É preciso fazer uma UPP ao contrário das encostas do Rio
Rio - Quem frequenta a Região Serrana desde sempre — como eu, que passei boa parte das férias da minha infância na cidade de Nova Friburgo, então posso falar — sabe que havia algo de podre no ar. Simplesmente porque as colinas verdes, cheias de árvores e flores frondosas, que davam aquele arzinho de ‘ufa, estou no campo’, desapareceram da paisagem, dando lugar a uma floresta de casas, prédios, barracos e mansões — Rio de Janeiro, enfim.
As encostas sempre foram frágeis, até mesmo com as árvores. Lembro que, quando chovia forte, quase não podíamos sair de casa, porque volta e meia rolava uma pedra ou se desmanchava uma terra, que impedia a passagem pela estrada. Essas miniavalanches eram sempre recebidas com muita festa, pois significavam que não poderíamos voltar ao Rio até que os caminhos fossem desbloqueados, portanto não poderíamos ir para a escola na segunda-feira.
O imenso campo onde colhíamos morangos em Friburgo hoje é um vistoso condomínio de mansões, erguido sobre uma propriedade cuja terra era frágil como farelo de pão. Teresópolis, então, nem se fala; antigo reduto chique das famílias tradicionais cariocas, na última vez em que estive lá, quase morri de depressão com o estado lamentável em que os sucessivos governos irresponsáveis deixaram o município. Terê, nossa amada Terê, virou um favelão; seu centrinho hoje é uma avenida larga e cosmopolita, com hipermercados, shoppings, comércio feio e gente saindo pelo ladrão.
E Petrópolis, então? Se D. Pedro II ressuscitasse hoje, tomaria medidas enérgicas para resgatar a tão amada cidade que carrega seu nome. Os ricos, claro, saíram correndo do centro e se instalaram nos arredores — Nogueira, Itaipava, Correas e Araras — e lá construíram mansões espetaculares cujas proporções desafiam qualquer noção elementar de engenharia. Uma delas é conhecida das revistas de decoração: foi erguida no sopé da montanha apoiada apenas num pilar, em linhas secas e aquele formato horroroso de caixote de concreto, como adoram os arquitetos moderninhos.
Aquela casa tradicional, sólida, com cortinas de tecido, chão de madeira que a empregada encera toda semana, rodeada por paredões de verde e hortênsias praticamente não existe mais. Deu lugar a condomínios com churrasqueira, centro aquático, prédios e estradas perigosas feitas nas coxas. E quase não se veem mais cavalos passando por elas; carros possantes e jipes do tamanho das ruas sobem e descem numa frequência assombrosa. Que saudade do tempo em que tínhamos que pegar uma carroça para ir até a beira da estrada comprar doces; e isso não aconteceu na Idade Média, é bom lembrar, mas nos anos 80.
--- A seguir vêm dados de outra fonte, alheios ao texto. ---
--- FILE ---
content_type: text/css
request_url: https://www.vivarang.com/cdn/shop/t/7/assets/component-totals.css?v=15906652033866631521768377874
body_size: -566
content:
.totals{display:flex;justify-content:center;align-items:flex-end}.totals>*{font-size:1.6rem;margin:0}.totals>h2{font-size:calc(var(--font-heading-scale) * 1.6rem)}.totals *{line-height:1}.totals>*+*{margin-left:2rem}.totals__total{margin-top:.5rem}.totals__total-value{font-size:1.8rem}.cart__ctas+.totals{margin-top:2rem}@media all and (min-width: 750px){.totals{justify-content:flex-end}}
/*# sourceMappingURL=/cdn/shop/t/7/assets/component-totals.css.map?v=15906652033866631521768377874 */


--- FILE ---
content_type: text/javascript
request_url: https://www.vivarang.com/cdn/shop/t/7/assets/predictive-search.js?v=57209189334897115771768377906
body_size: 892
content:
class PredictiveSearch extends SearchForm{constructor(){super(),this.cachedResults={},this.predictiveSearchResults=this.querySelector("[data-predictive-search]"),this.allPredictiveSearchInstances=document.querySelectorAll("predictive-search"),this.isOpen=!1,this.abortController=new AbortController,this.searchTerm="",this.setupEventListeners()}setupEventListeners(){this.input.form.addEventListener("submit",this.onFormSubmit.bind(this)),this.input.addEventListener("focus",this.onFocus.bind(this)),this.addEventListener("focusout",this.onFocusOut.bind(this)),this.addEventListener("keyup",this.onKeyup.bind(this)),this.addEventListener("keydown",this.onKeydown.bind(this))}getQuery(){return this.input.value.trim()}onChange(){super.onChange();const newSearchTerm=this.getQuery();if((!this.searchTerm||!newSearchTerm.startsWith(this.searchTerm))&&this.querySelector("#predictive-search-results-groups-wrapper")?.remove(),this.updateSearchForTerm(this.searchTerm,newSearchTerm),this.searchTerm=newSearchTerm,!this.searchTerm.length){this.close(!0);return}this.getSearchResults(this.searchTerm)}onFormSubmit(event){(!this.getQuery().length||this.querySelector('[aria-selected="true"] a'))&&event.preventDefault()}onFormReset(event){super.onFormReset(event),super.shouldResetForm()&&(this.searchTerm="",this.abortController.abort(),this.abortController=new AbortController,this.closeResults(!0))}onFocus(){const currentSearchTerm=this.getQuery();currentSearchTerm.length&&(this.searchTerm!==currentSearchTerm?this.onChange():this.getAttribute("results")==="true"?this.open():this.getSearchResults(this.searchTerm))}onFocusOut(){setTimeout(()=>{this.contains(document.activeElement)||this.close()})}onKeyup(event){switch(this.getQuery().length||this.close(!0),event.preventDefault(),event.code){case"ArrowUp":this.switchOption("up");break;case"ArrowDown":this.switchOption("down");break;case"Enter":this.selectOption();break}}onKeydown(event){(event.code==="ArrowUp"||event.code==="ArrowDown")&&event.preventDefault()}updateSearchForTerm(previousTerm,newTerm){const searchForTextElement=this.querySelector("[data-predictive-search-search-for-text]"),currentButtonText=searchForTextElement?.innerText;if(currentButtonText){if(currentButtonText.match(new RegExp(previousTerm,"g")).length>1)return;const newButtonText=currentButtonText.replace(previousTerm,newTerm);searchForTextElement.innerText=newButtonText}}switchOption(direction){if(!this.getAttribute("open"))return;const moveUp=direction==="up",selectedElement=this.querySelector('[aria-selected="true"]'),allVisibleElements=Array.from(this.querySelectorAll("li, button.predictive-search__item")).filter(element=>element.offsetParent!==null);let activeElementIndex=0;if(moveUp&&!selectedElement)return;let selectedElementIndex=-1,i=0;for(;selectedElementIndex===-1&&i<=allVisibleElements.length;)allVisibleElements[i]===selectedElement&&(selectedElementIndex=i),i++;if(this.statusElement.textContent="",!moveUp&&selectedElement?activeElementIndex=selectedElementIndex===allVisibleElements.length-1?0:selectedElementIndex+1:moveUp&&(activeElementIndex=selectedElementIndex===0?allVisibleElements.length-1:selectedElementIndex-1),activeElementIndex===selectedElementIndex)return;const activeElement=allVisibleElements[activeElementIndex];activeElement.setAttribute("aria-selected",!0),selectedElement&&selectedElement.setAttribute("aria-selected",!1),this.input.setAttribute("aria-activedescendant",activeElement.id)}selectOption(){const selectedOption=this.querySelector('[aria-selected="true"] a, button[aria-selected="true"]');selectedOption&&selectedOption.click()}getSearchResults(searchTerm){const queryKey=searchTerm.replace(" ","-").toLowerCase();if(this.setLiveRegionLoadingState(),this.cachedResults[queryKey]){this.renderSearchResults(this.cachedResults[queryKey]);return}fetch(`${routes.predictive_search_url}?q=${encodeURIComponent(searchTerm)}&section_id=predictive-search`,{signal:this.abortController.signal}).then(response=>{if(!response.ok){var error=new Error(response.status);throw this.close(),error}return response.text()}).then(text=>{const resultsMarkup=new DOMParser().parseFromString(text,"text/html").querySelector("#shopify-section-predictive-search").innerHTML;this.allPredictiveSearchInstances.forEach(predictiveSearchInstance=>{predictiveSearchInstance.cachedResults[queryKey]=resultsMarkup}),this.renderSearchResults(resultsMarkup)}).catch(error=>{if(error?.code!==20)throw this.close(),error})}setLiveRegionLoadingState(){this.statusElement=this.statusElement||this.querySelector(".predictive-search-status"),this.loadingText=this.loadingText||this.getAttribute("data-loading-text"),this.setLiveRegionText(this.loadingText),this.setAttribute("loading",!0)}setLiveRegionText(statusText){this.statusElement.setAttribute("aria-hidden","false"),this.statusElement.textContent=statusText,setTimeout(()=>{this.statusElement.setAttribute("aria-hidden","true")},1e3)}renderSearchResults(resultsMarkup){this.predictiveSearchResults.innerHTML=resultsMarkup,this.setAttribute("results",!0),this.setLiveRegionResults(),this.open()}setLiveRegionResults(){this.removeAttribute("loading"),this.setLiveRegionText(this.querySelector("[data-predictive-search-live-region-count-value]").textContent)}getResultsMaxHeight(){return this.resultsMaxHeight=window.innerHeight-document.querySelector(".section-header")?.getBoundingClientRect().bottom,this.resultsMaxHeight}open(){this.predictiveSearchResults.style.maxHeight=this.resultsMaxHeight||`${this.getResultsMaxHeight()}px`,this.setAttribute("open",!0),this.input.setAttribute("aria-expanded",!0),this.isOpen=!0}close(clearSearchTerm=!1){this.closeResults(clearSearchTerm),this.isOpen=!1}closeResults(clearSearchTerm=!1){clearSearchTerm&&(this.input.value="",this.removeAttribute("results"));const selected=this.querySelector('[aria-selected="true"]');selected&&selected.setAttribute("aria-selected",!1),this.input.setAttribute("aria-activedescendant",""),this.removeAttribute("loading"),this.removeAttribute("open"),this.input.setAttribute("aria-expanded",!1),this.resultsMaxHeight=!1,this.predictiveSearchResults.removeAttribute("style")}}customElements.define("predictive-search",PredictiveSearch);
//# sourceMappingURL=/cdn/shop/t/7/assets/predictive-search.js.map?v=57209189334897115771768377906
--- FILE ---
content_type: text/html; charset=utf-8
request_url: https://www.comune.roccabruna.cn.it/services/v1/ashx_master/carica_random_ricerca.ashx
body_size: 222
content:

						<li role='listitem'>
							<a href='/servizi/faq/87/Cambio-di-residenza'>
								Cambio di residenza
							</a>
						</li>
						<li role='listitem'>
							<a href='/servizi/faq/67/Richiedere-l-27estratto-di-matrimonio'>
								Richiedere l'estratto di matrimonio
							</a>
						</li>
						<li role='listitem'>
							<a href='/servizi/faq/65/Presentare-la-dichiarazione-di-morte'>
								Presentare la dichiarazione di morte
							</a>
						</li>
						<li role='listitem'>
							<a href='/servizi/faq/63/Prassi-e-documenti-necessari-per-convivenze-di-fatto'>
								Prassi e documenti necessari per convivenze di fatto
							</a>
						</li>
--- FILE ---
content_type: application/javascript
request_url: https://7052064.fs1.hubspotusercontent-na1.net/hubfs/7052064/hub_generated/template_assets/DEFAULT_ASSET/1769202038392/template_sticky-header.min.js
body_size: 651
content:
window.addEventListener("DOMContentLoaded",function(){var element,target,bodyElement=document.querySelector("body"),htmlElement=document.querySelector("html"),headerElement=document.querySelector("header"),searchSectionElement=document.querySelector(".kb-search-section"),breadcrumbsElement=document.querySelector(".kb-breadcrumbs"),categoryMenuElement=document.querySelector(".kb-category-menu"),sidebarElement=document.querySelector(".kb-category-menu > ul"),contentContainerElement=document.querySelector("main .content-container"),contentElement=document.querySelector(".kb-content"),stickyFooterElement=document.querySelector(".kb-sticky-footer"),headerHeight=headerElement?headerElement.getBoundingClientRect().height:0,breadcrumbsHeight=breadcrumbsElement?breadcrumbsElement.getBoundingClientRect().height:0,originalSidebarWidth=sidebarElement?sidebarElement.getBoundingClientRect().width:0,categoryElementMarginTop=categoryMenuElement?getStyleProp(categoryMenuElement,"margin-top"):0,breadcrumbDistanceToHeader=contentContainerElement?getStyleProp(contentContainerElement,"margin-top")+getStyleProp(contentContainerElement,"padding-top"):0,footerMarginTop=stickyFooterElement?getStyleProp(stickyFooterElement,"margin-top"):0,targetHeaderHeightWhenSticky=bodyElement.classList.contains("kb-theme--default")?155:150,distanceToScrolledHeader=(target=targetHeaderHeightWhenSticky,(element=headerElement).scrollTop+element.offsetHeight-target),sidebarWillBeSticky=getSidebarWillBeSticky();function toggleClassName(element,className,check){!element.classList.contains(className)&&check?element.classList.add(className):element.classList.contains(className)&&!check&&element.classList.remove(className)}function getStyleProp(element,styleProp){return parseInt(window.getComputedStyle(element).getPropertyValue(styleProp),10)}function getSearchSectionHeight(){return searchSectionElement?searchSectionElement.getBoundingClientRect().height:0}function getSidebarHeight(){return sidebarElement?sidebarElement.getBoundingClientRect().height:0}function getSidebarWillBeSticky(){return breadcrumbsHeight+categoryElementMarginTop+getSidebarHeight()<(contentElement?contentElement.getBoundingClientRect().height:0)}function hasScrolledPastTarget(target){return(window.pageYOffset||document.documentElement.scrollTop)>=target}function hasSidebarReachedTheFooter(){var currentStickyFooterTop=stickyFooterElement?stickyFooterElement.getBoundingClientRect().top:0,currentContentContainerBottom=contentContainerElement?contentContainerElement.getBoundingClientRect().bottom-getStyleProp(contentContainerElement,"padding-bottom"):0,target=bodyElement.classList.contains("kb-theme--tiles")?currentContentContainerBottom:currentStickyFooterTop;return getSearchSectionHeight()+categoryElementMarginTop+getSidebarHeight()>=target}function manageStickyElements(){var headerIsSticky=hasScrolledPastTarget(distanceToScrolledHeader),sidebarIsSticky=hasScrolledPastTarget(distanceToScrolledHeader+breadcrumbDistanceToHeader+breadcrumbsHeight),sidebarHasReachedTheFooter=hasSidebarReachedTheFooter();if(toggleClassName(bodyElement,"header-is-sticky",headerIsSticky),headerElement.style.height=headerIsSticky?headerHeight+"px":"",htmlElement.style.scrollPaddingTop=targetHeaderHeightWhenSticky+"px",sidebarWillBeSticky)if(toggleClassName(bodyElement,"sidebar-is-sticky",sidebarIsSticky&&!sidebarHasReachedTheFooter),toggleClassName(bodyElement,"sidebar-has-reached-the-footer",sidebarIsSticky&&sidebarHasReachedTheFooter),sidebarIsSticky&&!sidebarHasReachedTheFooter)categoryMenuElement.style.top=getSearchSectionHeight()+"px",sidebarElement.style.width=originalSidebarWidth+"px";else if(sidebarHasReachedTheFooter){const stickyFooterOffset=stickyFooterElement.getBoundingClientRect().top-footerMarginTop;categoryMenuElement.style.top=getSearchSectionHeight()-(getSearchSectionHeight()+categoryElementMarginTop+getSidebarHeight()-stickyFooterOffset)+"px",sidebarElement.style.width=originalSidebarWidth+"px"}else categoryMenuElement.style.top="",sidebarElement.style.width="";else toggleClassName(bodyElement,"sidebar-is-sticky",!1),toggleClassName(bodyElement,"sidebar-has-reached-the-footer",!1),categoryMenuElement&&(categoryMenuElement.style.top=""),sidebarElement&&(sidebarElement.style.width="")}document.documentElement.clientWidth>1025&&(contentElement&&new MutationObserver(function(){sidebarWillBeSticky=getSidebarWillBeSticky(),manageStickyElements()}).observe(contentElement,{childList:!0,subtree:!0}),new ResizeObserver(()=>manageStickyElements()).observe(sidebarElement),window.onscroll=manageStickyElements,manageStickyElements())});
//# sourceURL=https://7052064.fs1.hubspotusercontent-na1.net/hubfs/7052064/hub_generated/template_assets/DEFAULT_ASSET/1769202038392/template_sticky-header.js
Adorador do frio e do escapismo bucólico da Região Serrana, chorei profundamente quando as primeiras notícias da tragédia começaram a desabar em nossas cabeças semana passada. Trago na alma um amor profundo pela gente daquelas regiões, pessoas simples, desarmadas, apaixonadas por suas cidades. Penso nas famílias desabrigadas e naquelas destroçadas pela perda dos entes queridos. Penso também em Angra, a cidade desabada do ano passado, outra tragédia mais do que anunciada. Qual será a próxima vítima do descaso histórico dos governos?
É preciso fazer uma UPP ao contrário das encostas do Rio, uma desocupação imediata das áreas de risco. Trata-se de uma medida impopular e espantadora de votos, nós sabemos, mas ela não é nada perto dos efeitos que uma calamidade como a que aconteceu na Serra pode gerar. A nós resta mostrar solidariedade e enviar mantimentos, roupas, braços e dinheiro às vítimas e seus familiares. E cobrar uma nova postura dos governantes — quem colocou bandido feroz para correr feito ovelhinha no Alemão tem cacife e nosso total apoio para agir de verdade.